Reputation: 211
I have an RDD called
JavaPairRDD<String, List<String>> existingRDD;
Now I need to initialize this existingRDD
to empty so that when I get the actual rdd's I can do a union with this existingRDD
.
How do I initialize existingRDD
to an empty RDD except initializing it to null?
Here is my code:
JavaPairRDD<String, List<String>> existingRDD;
if(ai.get()%10==0)
{
existingRDD.saveAsNewAPIHadoopFile("s3://manthan-impala-test/kinesis-dump/" + startTime + "/" + k + "/" + System.currentTimeMillis() + "/",
NullWritable.class, Text.class, TextOutputFormat.class); //on worker failure this will get overwritten
}
else
{
existingRDD.union(rdd);
}
Upvotes: 19
Views: 34089
Reputation: 735
you can try the below snippet:
val emptyRDD = spark.emptyDataset[T].rdd
Upvotes: 0
Reputation: 40380
To create an empty RDD in Java, you'll just to do the following:
// Get an RDD that has no partitions or elements.
JavaSparkContext jsc;
...
JavaRDD<T> emptyRDD = jsc.emptyRDD();
I trust you know how to use generics, otherwise, for your case, you'll need:
JavaRDD<Tuple2<String,List<String>>> emptyRDD = jsc.emptyRDD();
JavaPairRDD<String,List<String>> emptyPairRDD = JavaPairRDD.fromJavaRDD(
existingRDD
);
You can also use the mapToPair
method to convert your JavaRDD
to a JavaPairRDD
.
In Scala :
val sc: SparkContext = ???
...
val emptyRDD = sc.emptyRDD
// emptyRDD: org.apache.spark.rdd.EmptyRDD[Nothing] = EmptyRDD[1] at ...
Upvotes: 30
Reputation: 21
In Java, create empty pair RDD as follows:
JavaPairRDD<T, T> emptyPairRDD = JavaPairRDD.fromJavaRDD(SparkContext.emptyRDD());
Upvotes: 0
Reputation: 1871
val emptyRdd=sc.emptyRDD[String]
Above statement will create empty RDD with String
Type
From SparkContext class:
Get an RDD that has no partitions or elements
def emptyRDD[T: ClassTag]: EmptyRDD[T] = new EmptyRDD[T] (this)
Upvotes: 4
Reputation: 2959
In Java, create the empty RDD was a little complex. I tried using the scala.reflect.classTag but it not work either. After many tests, the code that worked was even more simple.
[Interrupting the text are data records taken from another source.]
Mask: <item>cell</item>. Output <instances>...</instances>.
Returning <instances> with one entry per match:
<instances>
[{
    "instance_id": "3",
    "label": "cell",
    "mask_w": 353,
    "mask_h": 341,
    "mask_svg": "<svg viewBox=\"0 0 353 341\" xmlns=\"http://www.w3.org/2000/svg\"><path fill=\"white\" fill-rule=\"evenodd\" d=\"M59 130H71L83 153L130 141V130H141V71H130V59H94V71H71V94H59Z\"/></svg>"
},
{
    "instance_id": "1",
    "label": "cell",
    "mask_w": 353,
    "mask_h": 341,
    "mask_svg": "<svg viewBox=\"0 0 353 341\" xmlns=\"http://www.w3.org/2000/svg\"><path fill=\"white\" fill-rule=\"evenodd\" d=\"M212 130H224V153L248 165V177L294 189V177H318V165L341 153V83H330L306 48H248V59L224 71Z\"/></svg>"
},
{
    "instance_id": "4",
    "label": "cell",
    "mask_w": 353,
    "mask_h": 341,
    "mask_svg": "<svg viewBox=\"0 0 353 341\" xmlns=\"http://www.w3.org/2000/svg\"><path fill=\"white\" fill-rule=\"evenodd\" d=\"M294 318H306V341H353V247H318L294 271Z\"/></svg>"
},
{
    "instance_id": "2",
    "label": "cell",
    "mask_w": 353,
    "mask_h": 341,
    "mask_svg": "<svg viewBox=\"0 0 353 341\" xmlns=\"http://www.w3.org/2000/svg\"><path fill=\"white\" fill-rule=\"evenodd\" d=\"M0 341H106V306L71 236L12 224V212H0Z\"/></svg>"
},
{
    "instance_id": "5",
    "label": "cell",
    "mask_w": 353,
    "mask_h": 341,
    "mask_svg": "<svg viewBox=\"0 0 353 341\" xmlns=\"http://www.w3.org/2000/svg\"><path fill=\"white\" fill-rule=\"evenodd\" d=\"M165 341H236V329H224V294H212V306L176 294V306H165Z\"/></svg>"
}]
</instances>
private JavaRDD<Foo> getEmptyJavaRdd() {
/* this code does not compile because require <T> as parameter into emptyRDD */
// JavaRDD<Foo> emptyRDD = sparkContext.emptyRDD();
// return emptyRDD;
/* this should be the solution that try to emulate the scala <T> */
/* but i could not make it work too */
// ClassTag<Foo> tag = scala.reflect.ClassTag$.MODULE$.apply(Foo.class);
// return sparkContext.emptyRDD(tag);
/* this alternative worked into java 8 */
return SparkContext.parallelize(
java.util.Arrays.asList()
);
}
Upvotes: 0
Reputation: 728
@eliasah answer is very useful, I am providing code to create empty pair RDD. Consider a scenario in which it is required to create empty pair RDD (key,value). Following scala code illustrates how to create empty pair RDD with key as String and value as Int.
type pairRDD = (String,Int)
var resultRDD = sparkContext.emptyRDD[pairRDD]
RDD would be created as follows :
resultRDD: org.apache.spark.rdd.EmptyRDD[(String, Int)] = EmptyRDD[0] at emptyRDD at <console>:29
Upvotes: 0
Reputation: 17
In scala, I used "parallelize" command.
val emptyRDD = sc.parallelize(Seq(""))
Upvotes: 0